Publié dans Le Nouvelliste



Mercredi 20 mars 2019 est la journée internationale de la francophonie. Cette date sert d’ancrage à la semaine et à la quinzaine de la francophonie. Le site de l’Organisation Internationale de la Francophonie (OIF) informe que le slogan choisi cette année pour célébrer cette journée est « En français... s’il vous plait; -) ». Le site précise que le français est une langue mondiale « avec 300 millions de locuteurs repartis dans 106 pays et territoires » et « la deuxième langue enseignée sur la planète ». A travers le monde, les instituts français et alliances françaises organisent diverses activités pour célébrer la journée, semaine, ou quinzaine de la francophonie. En Haïti, l’une des activités mises sur pied par l’Institut Français en Haïti (IFH) pour célébrer la Quinzaine de la Francophonie est le quatrième concours national de chanson francophone. La finale de ce concours se tiendra le jeudi 21 mars au local de l’IFH.

En Haïti, depuis l’indépendance en 1804 et jusqu’en 1987, le français a été la langue officielle de facto du pays. Les documents et discours officiels étaient rédigés principalement en français, et l’éducation de la maternelle à l’université se faisait exclusivement en français. Avec la Constitution de 1987, consacrant le créole et le français langues officielles du pays, on ne peut plus parler de francophonie sans évoquer la créolophonie. Ce bilinguisme est cependant loin d’être équitable, à cause de l’absence d’une politique étatique de renforcement de l’utilisation du créole, notamment dans le système éducatif haïtien. En ce sens, le linguiste Robert Berrouët-Oriol écrit que « trente ans après l’adoption de la Constitution de 1987, [l’État haïtien] n’a toujours pas formulé ni adopté sa première politique nationale d’aménagement des deux langues officielles du pays ainsi que des règlements d’application de cette politique. »

Ce “déficit de vision linguistique et de leadership étatique », obstruant le plein essor du créole, génère dans certains milieux académiques et artistiques un sentiment de malaise vis a vis du français. De plus, certains considèrent cette langue d’emprunt un vestige de la colonisation, et un outil d’exclusion utilisé par les élites dans la manipulation des masses. Dans un tel contexte, faut-il donc célébrer la francophonie?

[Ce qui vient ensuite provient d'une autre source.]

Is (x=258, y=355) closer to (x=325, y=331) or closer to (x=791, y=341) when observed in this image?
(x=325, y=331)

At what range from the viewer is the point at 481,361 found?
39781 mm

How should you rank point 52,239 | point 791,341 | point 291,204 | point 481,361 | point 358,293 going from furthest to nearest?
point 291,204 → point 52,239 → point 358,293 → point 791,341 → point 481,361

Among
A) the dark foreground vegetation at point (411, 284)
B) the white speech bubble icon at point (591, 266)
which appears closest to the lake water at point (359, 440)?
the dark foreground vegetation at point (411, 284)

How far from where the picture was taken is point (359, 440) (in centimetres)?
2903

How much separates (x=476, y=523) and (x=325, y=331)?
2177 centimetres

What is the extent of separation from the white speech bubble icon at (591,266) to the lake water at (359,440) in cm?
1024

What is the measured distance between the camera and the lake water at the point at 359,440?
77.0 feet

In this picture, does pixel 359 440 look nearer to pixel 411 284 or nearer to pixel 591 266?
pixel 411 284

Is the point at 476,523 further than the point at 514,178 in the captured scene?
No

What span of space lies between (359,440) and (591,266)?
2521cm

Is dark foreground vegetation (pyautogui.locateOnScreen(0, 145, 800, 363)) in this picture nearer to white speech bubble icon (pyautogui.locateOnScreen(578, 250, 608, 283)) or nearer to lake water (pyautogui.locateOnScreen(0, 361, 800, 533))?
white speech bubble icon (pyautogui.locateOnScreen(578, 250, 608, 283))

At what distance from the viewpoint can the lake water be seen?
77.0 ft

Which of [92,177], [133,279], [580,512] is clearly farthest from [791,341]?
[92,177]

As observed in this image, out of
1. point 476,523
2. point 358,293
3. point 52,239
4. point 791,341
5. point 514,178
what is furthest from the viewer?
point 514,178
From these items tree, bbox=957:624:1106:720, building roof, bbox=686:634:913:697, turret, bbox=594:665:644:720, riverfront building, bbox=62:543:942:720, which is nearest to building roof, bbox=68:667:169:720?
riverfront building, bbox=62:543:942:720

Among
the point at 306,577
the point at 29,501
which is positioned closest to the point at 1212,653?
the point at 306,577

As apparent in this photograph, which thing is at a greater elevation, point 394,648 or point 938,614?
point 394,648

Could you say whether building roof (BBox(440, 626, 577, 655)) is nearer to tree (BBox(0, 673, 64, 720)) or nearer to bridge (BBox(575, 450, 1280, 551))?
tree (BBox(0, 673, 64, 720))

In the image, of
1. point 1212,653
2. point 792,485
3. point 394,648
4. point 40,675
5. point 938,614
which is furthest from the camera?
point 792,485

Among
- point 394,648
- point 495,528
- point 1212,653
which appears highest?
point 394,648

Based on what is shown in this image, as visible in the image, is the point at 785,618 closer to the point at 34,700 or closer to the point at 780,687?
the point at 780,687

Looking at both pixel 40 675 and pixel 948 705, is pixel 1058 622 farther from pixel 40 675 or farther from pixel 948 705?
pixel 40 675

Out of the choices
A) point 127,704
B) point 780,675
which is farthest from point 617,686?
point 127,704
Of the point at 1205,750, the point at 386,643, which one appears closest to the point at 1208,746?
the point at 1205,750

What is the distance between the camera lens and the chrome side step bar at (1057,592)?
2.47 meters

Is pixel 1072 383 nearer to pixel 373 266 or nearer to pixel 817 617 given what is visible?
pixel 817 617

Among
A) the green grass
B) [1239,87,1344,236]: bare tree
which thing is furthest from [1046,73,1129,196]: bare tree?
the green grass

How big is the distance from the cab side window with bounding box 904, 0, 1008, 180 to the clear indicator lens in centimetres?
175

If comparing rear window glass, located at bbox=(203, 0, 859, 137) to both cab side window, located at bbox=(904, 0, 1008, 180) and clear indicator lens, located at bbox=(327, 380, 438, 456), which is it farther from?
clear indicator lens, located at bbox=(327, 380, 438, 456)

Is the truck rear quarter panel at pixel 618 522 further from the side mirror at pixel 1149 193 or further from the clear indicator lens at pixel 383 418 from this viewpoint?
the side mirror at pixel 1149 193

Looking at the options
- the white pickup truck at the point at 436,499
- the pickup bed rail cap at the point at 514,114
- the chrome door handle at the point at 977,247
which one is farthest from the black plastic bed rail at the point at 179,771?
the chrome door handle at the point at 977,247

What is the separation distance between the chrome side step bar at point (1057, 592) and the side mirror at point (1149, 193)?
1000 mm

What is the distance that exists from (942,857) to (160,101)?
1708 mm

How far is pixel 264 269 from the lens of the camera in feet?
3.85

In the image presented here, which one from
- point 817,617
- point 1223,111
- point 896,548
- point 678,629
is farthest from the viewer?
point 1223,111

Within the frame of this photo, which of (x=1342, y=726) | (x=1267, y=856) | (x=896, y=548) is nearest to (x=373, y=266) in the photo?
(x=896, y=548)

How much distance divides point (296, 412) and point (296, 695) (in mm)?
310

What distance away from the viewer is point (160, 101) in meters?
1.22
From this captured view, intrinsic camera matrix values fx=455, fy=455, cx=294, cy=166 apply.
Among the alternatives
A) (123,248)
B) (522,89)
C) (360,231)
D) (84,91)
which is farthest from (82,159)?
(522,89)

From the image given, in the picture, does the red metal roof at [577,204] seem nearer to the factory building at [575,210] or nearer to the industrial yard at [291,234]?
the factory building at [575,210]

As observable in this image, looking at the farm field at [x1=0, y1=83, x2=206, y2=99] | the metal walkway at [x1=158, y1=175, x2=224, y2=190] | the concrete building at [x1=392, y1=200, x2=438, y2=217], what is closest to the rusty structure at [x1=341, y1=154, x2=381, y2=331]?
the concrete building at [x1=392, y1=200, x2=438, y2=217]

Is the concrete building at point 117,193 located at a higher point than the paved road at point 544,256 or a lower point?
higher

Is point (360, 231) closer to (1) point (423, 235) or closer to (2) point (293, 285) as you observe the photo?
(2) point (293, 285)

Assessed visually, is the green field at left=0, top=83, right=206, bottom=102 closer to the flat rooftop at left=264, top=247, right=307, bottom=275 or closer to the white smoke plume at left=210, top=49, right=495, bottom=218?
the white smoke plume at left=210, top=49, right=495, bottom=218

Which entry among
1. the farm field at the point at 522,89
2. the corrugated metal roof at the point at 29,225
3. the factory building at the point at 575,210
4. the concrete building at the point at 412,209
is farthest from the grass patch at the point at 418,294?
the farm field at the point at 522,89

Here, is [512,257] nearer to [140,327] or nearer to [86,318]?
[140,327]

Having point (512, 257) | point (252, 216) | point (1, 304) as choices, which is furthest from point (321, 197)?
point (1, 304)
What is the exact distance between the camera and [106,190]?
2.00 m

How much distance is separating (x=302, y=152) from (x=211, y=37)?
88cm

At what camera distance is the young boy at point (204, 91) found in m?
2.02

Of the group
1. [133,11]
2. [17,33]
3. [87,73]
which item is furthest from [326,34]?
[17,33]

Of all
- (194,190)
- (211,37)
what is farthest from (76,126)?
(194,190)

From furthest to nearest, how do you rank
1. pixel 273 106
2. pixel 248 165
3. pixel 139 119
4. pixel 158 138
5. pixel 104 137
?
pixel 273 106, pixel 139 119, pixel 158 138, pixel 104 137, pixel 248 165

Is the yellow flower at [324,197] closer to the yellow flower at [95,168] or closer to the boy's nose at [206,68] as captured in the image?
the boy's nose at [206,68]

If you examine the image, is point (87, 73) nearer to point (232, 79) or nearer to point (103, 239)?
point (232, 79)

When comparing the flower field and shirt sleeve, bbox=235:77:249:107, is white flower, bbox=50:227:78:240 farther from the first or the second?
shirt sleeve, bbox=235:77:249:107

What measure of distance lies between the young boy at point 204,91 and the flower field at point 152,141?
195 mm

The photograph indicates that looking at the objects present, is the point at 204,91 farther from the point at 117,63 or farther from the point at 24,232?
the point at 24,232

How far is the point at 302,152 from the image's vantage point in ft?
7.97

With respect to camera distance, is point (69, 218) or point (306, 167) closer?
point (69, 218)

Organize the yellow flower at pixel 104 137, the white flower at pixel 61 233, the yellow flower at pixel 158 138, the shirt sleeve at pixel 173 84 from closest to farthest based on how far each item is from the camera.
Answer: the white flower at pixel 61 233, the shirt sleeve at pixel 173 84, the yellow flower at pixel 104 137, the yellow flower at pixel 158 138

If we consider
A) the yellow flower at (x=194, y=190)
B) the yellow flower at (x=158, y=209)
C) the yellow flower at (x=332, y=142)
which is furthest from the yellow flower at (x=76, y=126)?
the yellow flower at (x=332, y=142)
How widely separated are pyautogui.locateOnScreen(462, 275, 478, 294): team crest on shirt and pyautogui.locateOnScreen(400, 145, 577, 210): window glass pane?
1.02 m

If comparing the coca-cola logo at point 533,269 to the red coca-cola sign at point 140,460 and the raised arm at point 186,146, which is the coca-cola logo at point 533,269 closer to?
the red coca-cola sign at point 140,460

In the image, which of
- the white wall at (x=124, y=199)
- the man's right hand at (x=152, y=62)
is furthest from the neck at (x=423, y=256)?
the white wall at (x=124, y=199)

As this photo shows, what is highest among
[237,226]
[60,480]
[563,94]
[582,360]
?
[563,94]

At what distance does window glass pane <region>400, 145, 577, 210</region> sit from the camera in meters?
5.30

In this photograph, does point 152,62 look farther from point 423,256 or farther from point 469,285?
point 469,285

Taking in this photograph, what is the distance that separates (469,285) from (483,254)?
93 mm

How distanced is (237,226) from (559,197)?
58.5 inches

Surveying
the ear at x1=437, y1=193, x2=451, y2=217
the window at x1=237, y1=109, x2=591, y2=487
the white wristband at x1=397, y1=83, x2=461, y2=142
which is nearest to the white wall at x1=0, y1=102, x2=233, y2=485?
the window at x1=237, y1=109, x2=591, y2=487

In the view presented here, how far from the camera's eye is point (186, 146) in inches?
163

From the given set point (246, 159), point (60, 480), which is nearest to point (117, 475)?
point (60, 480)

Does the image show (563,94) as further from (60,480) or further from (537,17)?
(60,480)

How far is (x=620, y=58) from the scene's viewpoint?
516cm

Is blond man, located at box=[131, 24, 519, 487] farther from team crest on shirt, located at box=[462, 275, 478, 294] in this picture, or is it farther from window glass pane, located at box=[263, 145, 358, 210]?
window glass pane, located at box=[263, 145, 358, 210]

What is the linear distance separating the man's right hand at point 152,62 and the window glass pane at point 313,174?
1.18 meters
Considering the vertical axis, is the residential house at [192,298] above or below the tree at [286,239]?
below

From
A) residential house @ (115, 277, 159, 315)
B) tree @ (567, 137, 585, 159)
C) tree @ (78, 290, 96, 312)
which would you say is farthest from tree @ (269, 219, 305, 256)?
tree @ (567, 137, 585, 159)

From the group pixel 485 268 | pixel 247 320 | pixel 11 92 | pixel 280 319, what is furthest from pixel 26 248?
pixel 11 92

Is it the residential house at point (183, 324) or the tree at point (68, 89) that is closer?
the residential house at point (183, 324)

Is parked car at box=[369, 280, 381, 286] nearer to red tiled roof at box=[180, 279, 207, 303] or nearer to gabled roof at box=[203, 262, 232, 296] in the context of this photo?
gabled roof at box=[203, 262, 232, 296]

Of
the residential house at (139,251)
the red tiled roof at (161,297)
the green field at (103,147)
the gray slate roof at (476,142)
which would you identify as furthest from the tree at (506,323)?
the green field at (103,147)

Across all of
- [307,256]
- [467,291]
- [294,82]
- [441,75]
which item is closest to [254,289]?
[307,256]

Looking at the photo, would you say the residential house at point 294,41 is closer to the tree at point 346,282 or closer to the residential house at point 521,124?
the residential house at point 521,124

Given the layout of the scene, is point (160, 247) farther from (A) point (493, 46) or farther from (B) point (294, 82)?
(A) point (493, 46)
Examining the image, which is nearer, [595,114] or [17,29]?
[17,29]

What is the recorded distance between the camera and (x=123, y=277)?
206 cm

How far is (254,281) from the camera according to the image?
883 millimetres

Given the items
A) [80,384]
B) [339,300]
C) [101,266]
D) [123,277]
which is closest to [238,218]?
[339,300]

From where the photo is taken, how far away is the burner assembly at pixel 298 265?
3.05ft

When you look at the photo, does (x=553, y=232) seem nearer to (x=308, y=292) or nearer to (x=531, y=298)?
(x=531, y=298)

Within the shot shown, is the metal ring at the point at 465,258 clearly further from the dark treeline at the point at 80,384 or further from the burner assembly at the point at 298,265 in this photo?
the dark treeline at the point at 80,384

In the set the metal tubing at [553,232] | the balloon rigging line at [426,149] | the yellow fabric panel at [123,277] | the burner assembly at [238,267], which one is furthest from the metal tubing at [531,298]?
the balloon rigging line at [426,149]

La langue française se défend elle-même comme un vibrant instrument de communication dont l’emploi ouvre à ses locuteurs des horizons sur les cultures et les civilisations les unes plus différentes que les autres. Elle n’est plus imposée par la France mais choisie par les hommes et les femmes du monde entier. Elle mue et s’enrichit avec le temps, au gré des ajouts et des empreintes des littératures variées dont elle fait l’écho. Célébrer la francophonie, c’est célébrer un élément important de notre patrimoine culturel ; c’est aussi célébrer l’opportunité d’échanges et de connexion avec les autres pays francophones de la planète.